Objective A | In the essay on truth and belief, what event is called incongruent with the idea of an almighty and loving God?
Objective B | List the opening sentence of each paragraph in the essay on truth and belief.
Objective C | Write out the stretch of the essay on truth and belief from "Humans are not" through "the earth's population.".

Humans are not interested in truth, necessarily. They are slaves of their emotions and small brain capacity when it comes to extracting structure from chaos. The search for truth is something we all thought to be natural with the sciences uncovering the secrets of this earth the past decennia. But this is only so for the tiniest percentage of our species.
Most humans don't think too much. They just live and get on with their lives. Truth is a pragmatic thing that is determined by how good it makes them feel or how it suppresses these fundamental fears which an unfriendly cosmos catapults at us. Believing that there is a god who cares is wishful thinking to which an unbelievable amount of people have succumbed. The dreadful truth about the cosmos not being necessarily good to us has not registered in the heads of the majority of the earth's population.
It could all be gone tomorrow. That's not pessimistic, it's just the logical result of observing reality. An earthquake in Haïti is incongruent with the idea of an almighty and loving God. God was made by humans for humans and this human-centric thinking might keep you asleep at night but it has nothing to do with the cold neutrality of reality.

Material provided |

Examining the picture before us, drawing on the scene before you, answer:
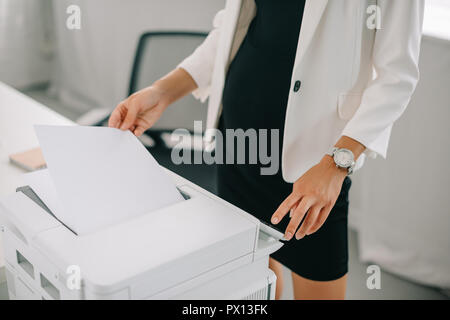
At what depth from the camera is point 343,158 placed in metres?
0.95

Written solution A | An earthquake in Haïti.

Written solution B |
- Humans are not interested in truth, necessarily.
- Most humans don't think too much.
- It could all be gone tomorrow.

Written solution C |
Humans are not interested in truth, necessarily. They are slaves of their emotions and small brain capacity when it comes to extracting structure from chaos. The search for truth is something we all thought to be natural with the sciences uncovering the secrets of this earth the past decennia. But this is only so for the tiniest percentage of our species.
Most humans don't think too much. They just live and get on with their lives. Truth is a pragmatic thing that is determined by how good it makes them feel or how it suppresses these fundamental fears which an unfriendly cosmos catapults at us. Believing that there is a god who cares is wishful thinking to which an unbelievable amount of people have succumbed. The dreadful truth about the cosmos not being necessarily good to us has not registered in the heads of the majority of the earth's population.